DoorDash & Carvana – The story on these two is similar. They both had crazy demand spikes during COVID, they are doing their best to understand a realistic growth rate for the business, and they may have overshot a bit (COGS growth well above revenue growth in last 12 months). Revenues are still growing at a healthy clip, but it might make sense to trim down slightly. When most other companies are doing it, you have some air-cover.

Salesforce – The acquisition of Slack in Q3 2021 probably contributed to the COGS overshoot, but a 10% layoff does feel relatively high given how strong their annual revenue growth looks. Digging into quarterly numbers, you’d see that the TTM revenue growth number is a bit misleading (too high), since the last two quarters have been worse than the first two. With the December announcements about co-CEO Bret Taylor and Slack CEO Stewart Butterfield leaving Salesforce soon, plus this layoff announcement, my gut tells me their yearend will not be good.

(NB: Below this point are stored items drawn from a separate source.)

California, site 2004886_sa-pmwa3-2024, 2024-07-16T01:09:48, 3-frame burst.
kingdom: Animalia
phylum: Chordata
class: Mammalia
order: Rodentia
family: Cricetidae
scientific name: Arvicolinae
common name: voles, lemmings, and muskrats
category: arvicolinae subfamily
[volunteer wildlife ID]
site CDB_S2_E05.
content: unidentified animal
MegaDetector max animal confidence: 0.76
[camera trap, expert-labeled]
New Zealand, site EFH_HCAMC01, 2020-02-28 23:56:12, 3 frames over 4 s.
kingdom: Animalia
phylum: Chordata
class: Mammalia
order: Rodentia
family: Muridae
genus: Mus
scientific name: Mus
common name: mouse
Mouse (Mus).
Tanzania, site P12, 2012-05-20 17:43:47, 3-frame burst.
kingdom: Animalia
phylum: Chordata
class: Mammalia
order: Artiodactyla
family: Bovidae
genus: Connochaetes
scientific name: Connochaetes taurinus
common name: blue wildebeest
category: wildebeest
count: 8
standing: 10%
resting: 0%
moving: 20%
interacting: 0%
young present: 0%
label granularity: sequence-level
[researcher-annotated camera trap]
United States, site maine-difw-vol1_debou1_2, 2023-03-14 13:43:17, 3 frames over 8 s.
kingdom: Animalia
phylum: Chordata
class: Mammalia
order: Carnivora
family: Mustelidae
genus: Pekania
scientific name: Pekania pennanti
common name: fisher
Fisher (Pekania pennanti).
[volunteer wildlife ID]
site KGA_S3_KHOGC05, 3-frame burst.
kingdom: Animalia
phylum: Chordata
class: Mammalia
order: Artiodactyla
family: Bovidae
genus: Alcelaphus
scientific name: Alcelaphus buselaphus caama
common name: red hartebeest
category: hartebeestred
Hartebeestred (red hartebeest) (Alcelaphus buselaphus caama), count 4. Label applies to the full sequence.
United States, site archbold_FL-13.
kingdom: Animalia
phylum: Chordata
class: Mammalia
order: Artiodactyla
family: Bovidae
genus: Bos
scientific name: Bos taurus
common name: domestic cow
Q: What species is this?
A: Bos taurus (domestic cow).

Comparing these five to each other helps, but let’s zoom out even further. Looking at Layoffs.FYI, there are 1255 layoff announcements where a percentage of workforce figure is given. If we take out the 102 companies that had a 100% layoff (shut down), here’s how the percentages shake out:

The median layoff for these announcements is 16%. Surprisingly high, right? Given all the hype around tech industry layoffs, I expected the median number to be closer to what we’re seeing in tech. Granted, tech companies employ a lot of people, so the impact of their smaller percentages is more severe. Still, zooming-out this way does help put things in perspective a bit.  

Good luck to everyone out there during layoff season. Hopefully the light at the end of the tunnel – and a bit of context – helps you the way it helped me.